- [Task prompt]
While you copy the lines below, skip the pictures and keep the rest exact.

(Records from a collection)
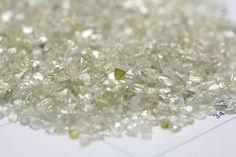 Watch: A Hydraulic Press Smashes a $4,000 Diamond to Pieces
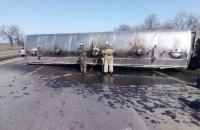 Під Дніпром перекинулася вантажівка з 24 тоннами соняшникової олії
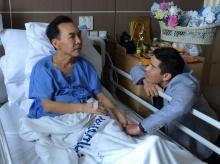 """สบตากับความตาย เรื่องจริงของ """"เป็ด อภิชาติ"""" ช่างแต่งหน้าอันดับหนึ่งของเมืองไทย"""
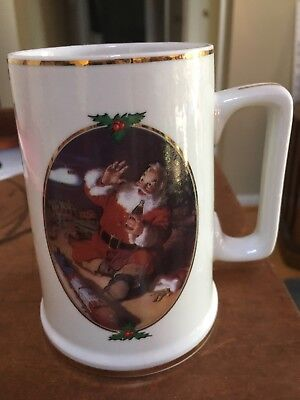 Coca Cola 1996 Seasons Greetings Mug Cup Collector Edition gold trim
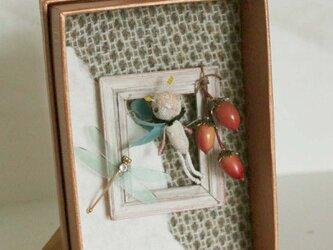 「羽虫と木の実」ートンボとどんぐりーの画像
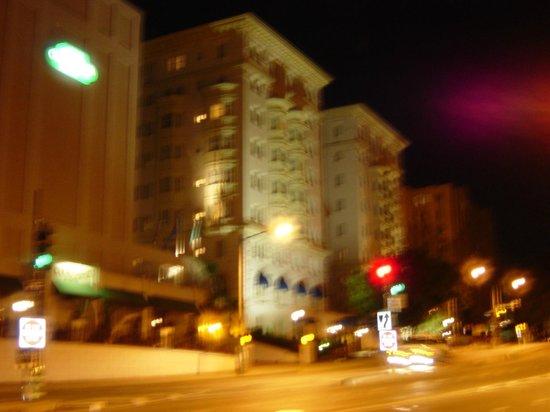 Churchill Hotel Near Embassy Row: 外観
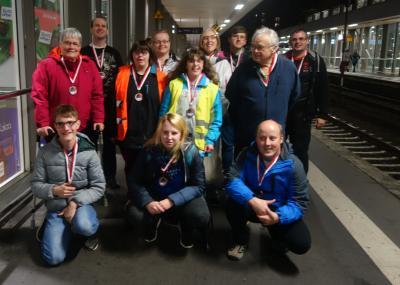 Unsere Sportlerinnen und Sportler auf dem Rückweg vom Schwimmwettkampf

- [Exercise output]
 Watch: A Hydraulic Press Smashes a $4,000 Diamond to Pieces
 Під Дніпром перекинулася вантажівка з 24 тоннами соняшникової олії
 """สบตากับความตาย เรื่องจริงของ """"เป็ด อภิชาติ"""" ช่างแต่งหน้าอันดับหนึ่งของเมืองไทย"""
 Coca Cola 1996 Seasons Greetings Mug Cup Collector Edition gold trim
 「羽虫と木の実」ートンボとどんぐりーの画像
 Churchill Hotel Near Embassy Row: 外観
 Unsere Sportlerinnen und Sportler auf dem Rückweg vom Schwimmwettkampf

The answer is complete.